Tekst do przeczytania
*****

Tytus Pullo i Lucjusz Worenus to nie jedyni żołnierze, jakich Cezar w "De bello Gallico" wspomina. Tak gwoli ścisłości, pisze jeszcze np o centurionie Marku petroniuszu, który zginął ratując żołnierzy podczas oblężenia Gergowii.
"W legionie tym było dwu bardzo dzielnych centurionów, bliskich awansu
do pierwszej rangi, Tytus Pullon i Lucjusz Worenus. Dochodziło do
ciągłych między nimi sporów, który z nich jest lepszy, i całymi latami
walczyli ze sobą w jak najzawziętszym współzawodnictwie o awans. Gdy
przy umocnieniach toczył się niezwykle zacięty bój, Pullon — jeden z
nich — zawołał: „Worenusie, dlaczego się wahasz? Jakiejż to wyczekujesz
okazji, by wykazać się swoją odwagą? Niechaj
dzisiejszy dzień rozstrzygnie nasze spory". Po tych słowach wyskoczył na
umocnienia i rzucił się tam, gdzie dostrzegł największą ciżbę
nieprzyjaciół. Worenus też nie zatrzymał się na wale, ale w obawie przed
utratą szacunku u wszystkich, ruszył w jego ślady. Pullon z nieznacznej
odległości wyrzucił włócznię w kierunku nieprzyjaciół i jednego z nich,
gdy się właśnie z tłoku ku przodowi wyrywał, przeszył nią.

*****

Co trzeba zrobić
Wróć do tekstu o rywalizacji centurionów Pullona i Worenusa i pisz go dalej, zaczynając zaraz po jego ostatnim zdaniu.

Dane
*****

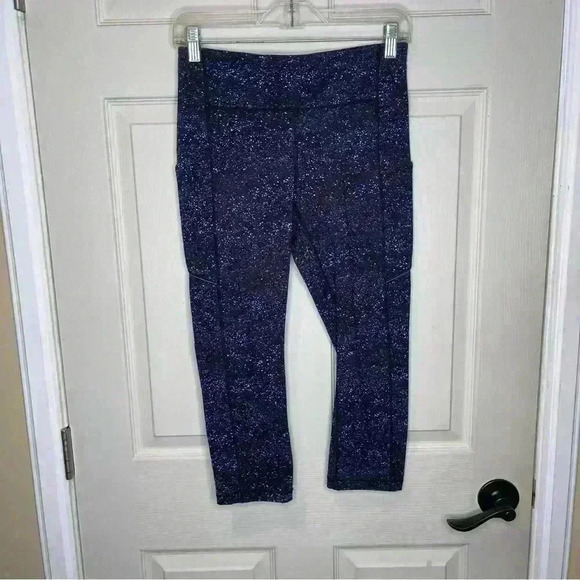Lululemon Speed Up Crop 21"
Crystalline Multi Sz 6 - Picture 8 of 9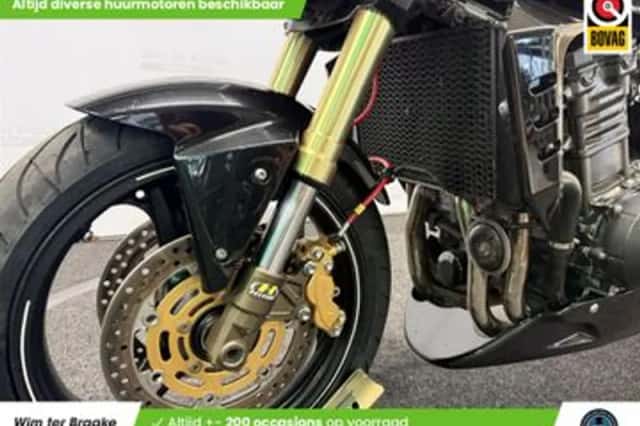 Kawasaki Z1000 (2004) thumbnail 6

*****

Wynik zadania
Nieprzyjaciele osłonili tarczami śmiertelnie ranionego, a
Pullona zaczęli wszyscy zasypywać pociskami i nie dawali mu możności
ruszenia się z miejsca. Tarcza Pullona została podziurawiona, a jeden z
pocisków utkwił mu w pasie. Trafienie to przesunęło pochwę miecza i
Pullon nie mógł dosięgnąć jej swoja prawicą; tak unieszkodliwionego
okrążyli nieprzyjaciele. Doskoczył do niego jego rywal Worenus i w tym
krytycznym momencie przyszedł mu z pomocą. Wówczas cały ten tłum
odwrócił się od Pullona ku Worenusowi, gdyż zdawało się,
że Pullon został zabity owym pociskiem. Worenus, walcząc mieczem wręcz,
jednego z nieprzyjaciół położył trupem, a resztę zmusił do cofnięcia się
nieco; gdy coraz zajadlej na nich nacierał, potknął się i upadł. Z kolei
został on okrążony, ale Pullon przybiegł mu natychmiast z pomocą i obaj,
po zabiciu wielu nieprzyjaciół z jak największą chwałą wycofali się poza
umocnienia. W ich wzajemnym współzawodnictwie i sporach los w taki
sposób zabawił się z nimi, że jeden i drugi, choć rywale, stali się
nawzajem dla siebie pomocą i ocaleniem i nie dało się orzec,
który z nich obydwu mógłby pod względem męstwa uchodzić za lepszego."
Księga V Rozdział 44
To już było na forum, wystarczy poszukać...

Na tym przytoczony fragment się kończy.